● DIRECTION: Report each line of the listing below that contains the string "pyautogui", copying those lines in full. The match is case-sensitive.

● DATA RECORDS:

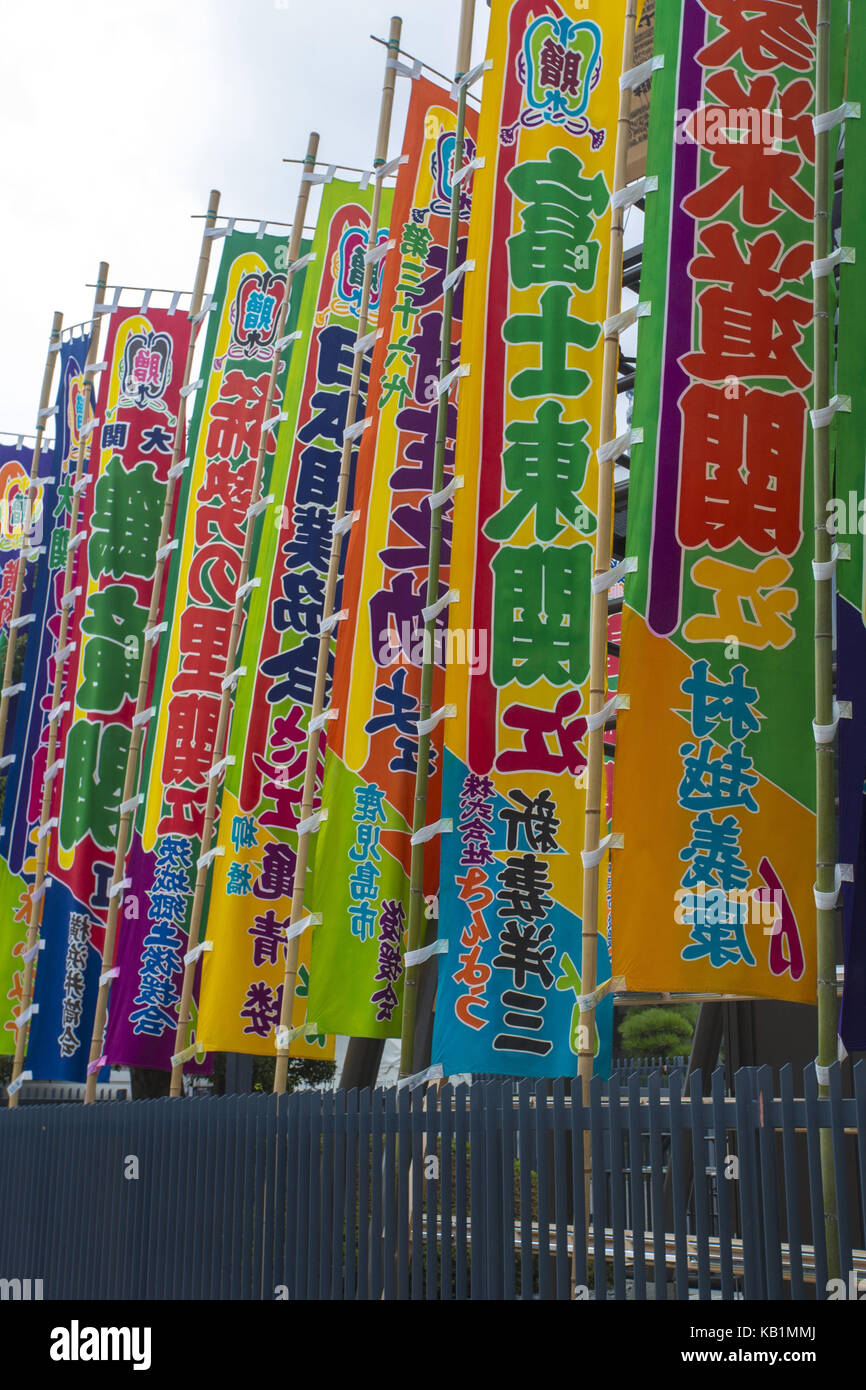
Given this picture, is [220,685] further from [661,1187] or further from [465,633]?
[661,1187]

---

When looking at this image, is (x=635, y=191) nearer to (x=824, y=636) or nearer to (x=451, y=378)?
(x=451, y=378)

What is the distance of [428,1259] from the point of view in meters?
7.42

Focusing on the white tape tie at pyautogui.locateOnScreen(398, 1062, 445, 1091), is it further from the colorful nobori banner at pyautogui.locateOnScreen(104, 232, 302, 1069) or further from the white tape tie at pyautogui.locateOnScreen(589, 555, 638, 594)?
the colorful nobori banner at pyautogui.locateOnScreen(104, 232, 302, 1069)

● WRITTEN SOLUTION:
Focusing on the white tape tie at pyautogui.locateOnScreen(398, 1062, 445, 1091), is it further from the colorful nobori banner at pyautogui.locateOnScreen(104, 232, 302, 1069) or further from the white tape tie at pyautogui.locateOnScreen(589, 555, 638, 594)?
the colorful nobori banner at pyautogui.locateOnScreen(104, 232, 302, 1069)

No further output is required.